La última vez que estuve en casa de mi padre me traje una foto preciosa: somos mi madre y yo, durante mis primeras Navidades. Ella, vestida con traje de noche, sostiene en brazos a un bebé mofletudo de ojos grandes que la mira, consciente a su manera del profundo amor que despierta en esa joven que sonríe a la cámara. Yo tenía seis meses. Ella, veintisiete años. Ni siquiera había llegado al ecuador de su vida, injustamente corta. Creo que en ese momento mi madre era inmensamente feliz, y también que me consideraba la artífice principal de su constante alegría. A veces me pregunto si después, al crecer, al convertirme en una niña, en una adolescente, en una muchacha, en una mujer, seguí contribuyendo de alguna manera a la felicidad de mi madre. Quiero creer que sí.
He colgado la foto en mi habitación. La miro cada noche antes de acostarme y cada mañana, recién levantada, cuando me asalta la certeza de que mi madre ya no está.
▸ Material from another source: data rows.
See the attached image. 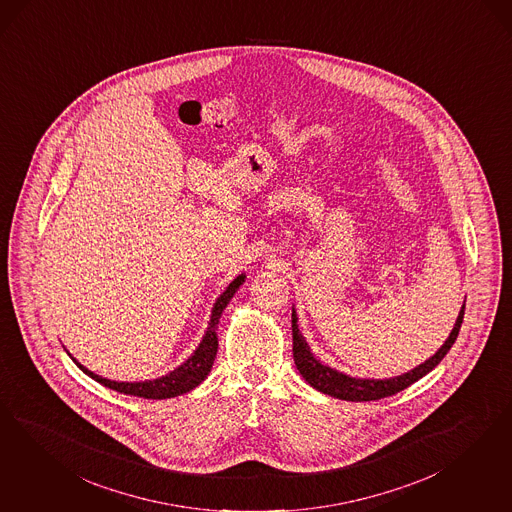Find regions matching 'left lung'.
<instances>
[{
    "mask_svg": "<svg viewBox=\"0 0 512 512\" xmlns=\"http://www.w3.org/2000/svg\"><path fill=\"white\" fill-rule=\"evenodd\" d=\"M463 311H465V303L462 305V311L456 318L454 330L450 331L445 345L439 348L429 360L420 363L418 367L411 369L409 373H403L394 379H356L345 375L341 371H335L328 365L314 358L311 348L307 345L305 337L301 335V331L297 328V314L292 309V337H294V362H296L297 371L301 373V377L307 380L313 388L322 394H328L337 399H345V401H375L382 397L394 396L397 392L409 388L413 382L422 379L424 375H428L431 369H435L439 362L446 356V352L452 348L460 328H462Z\"/></svg>",
    "mask_w": 512,
    "mask_h": 512,
    "instance_id": "8db88e82",
    "label": "left lung"
}]
</instances>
Cuando pienso en ella, se me desdibuja la imagen de los últimos tiempos de su enfermedad, cuando estaba demacrada y débil, y sus ojos apagados iban preparándonos a todos para la marcha definitiva. Ahora, al pensar en mi madre, lo primero que se me viene a la cabeza es esa foto, y vuelvo a verla como fue en sus mejores tiempos, joven y bella, con una sonrisa única y la mirada que nos iluminó a todos durante un tiempo que, aunque hubiera vivido un siglo, siempre hubiese sido demasiado corto.
El mismo día en que se cumplió un año de su muerte me pregunté qué haría si se me diese la ocasión de volver a ver a mi madre durante cinco minutos. Imaginé aquella escena con un escalofrío: mi madre regresaba y yo tenía sólo unos instantes para decirle todas aquellas cosas que no había tenido tiempo de hablar con ella durante treinta y cuatro años. Y entonces me di cuenta de que, en realidad, ninguna de las dos se había dejado nada en el tintero. No hubo una cosa que quedase por decir, nada importante de lo que hablar. No había preguntas, no flotaba en el aire ninguna confesión, ninguna respuesta. Yo no necesitaba esos cinco minutos adicionales junto a mi madre. Treinta y cuatro años nos habían bastado a las dos para escribir nuestra historia. Para acumular un montón de recuerdos a los que recurrir, de instantes felices que guardar en la memoria.
Si un dios me hiciese la gracia de concederme esos cinco minutos, lo único que haría sería abrazar a mi madre, y así, aferrada a ella, esperar a que pasase el tiempo y tuviese que dejarla marchar otra vez.